From: Qu Wenruo <quwenruo.btrfs@gmx.com>
To: Junchao Sun <sunjunchao2870@gmail.com>, linux-btrfs@vger.kernel.org
Cc: clm@fb.com, josef@toxicpanda.com, dsterba@suse.com, wqu@suse.com
Subject: Re: [PATCH v3 2/2] btrfs: qgroup: use xarray to track dirty extents in transaction.
Date: Mon, 17 Jun 2024 12:41:40 +0930 [thread overview]
Message-ID: <b02d6f61-65d6-42f5-a89d-c43f7eccbbe6@gmx.com> (raw)
In-Reply-To: <20240607143021.122220-2-sunjunchao2870@gmail.com>
在 2024/6/8 00:00, Junchao Sun 写道:
> Changes since v2:
> - Separate the cleanup code into a single patch.

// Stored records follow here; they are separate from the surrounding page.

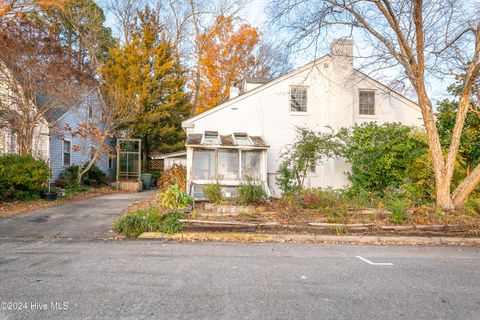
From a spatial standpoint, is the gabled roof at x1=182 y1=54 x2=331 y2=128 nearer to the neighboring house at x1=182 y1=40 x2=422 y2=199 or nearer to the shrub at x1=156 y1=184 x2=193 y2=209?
the neighboring house at x1=182 y1=40 x2=422 y2=199

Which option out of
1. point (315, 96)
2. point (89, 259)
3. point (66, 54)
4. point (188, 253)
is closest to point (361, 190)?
point (315, 96)

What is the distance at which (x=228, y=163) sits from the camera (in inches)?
522

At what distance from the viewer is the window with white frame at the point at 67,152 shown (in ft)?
59.7

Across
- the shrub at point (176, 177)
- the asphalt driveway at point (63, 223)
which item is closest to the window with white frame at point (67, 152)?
the shrub at point (176, 177)

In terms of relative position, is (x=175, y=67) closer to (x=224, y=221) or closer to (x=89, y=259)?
(x=224, y=221)

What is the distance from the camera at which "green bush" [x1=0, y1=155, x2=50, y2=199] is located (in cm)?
1089

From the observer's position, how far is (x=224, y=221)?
7977 millimetres

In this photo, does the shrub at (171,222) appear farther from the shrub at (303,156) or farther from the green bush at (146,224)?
the shrub at (303,156)

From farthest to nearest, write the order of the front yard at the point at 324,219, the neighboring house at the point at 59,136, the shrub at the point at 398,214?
the neighboring house at the point at 59,136 → the shrub at the point at 398,214 → the front yard at the point at 324,219

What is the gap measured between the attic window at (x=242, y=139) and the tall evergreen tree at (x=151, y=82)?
34.8 ft

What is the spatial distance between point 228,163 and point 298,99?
4.83 meters

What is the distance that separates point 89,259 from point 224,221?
334 cm

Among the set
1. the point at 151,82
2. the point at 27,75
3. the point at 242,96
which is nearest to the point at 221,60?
the point at 151,82

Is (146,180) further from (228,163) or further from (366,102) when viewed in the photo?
(366,102)
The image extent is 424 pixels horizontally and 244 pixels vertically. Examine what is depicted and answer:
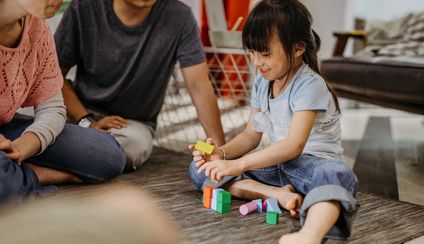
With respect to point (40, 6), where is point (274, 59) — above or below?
below

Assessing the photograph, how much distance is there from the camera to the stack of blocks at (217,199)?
1146 mm

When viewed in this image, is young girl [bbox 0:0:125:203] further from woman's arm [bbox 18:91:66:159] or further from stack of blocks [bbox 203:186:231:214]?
stack of blocks [bbox 203:186:231:214]

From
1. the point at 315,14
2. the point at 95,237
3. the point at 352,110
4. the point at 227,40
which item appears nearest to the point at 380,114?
the point at 352,110

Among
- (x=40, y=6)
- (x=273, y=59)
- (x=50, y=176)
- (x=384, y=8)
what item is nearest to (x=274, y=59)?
(x=273, y=59)

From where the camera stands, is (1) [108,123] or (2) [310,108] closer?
(2) [310,108]

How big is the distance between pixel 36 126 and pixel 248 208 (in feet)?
1.69

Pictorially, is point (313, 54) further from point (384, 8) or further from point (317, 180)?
point (384, 8)

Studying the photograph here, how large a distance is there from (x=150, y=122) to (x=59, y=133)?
17.4 inches

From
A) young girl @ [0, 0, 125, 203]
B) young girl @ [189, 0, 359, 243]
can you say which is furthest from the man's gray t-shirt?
young girl @ [189, 0, 359, 243]

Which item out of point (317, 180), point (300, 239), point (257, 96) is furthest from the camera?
point (257, 96)

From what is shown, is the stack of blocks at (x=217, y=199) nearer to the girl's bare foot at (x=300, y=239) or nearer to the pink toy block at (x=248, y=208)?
the pink toy block at (x=248, y=208)

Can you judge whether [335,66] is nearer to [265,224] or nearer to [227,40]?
[227,40]

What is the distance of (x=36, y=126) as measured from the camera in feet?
3.91

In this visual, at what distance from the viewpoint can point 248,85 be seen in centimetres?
236
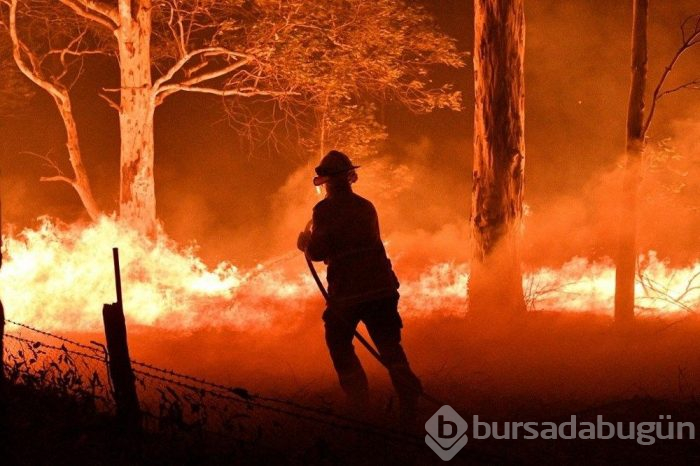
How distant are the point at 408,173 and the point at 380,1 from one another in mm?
6495

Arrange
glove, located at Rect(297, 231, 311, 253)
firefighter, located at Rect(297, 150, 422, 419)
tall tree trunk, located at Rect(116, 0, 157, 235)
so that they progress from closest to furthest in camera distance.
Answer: firefighter, located at Rect(297, 150, 422, 419), glove, located at Rect(297, 231, 311, 253), tall tree trunk, located at Rect(116, 0, 157, 235)

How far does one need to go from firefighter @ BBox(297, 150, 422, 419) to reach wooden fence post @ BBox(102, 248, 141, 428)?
1.63 m

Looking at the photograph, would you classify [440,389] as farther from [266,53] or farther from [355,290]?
[266,53]

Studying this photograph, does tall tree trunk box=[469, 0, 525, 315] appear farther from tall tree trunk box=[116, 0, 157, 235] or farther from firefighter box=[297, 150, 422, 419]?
tall tree trunk box=[116, 0, 157, 235]

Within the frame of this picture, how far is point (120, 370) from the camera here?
5.70 m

> - Call qgroup_mark_inconsistent() when record insertion failed.
> - Return negative value when record insertion failed.
>
> Changes since v1:
> - Use xa_load() to update existing entry instead of double
> xa_store().
> - Rename goto lables.
> - Remove unnecessary calls to xa_init().
Forgot to mention, you should not put changelog into the commit message.
You do not need to resent, I'll remove them when pushing into for-next
branch.
(Along with extra testing etc).
>
> Using xarray to track dirty extents can reduce the size of the
> struct btrfs_qgroup_extent_record from 64 bytes to 40 bytes.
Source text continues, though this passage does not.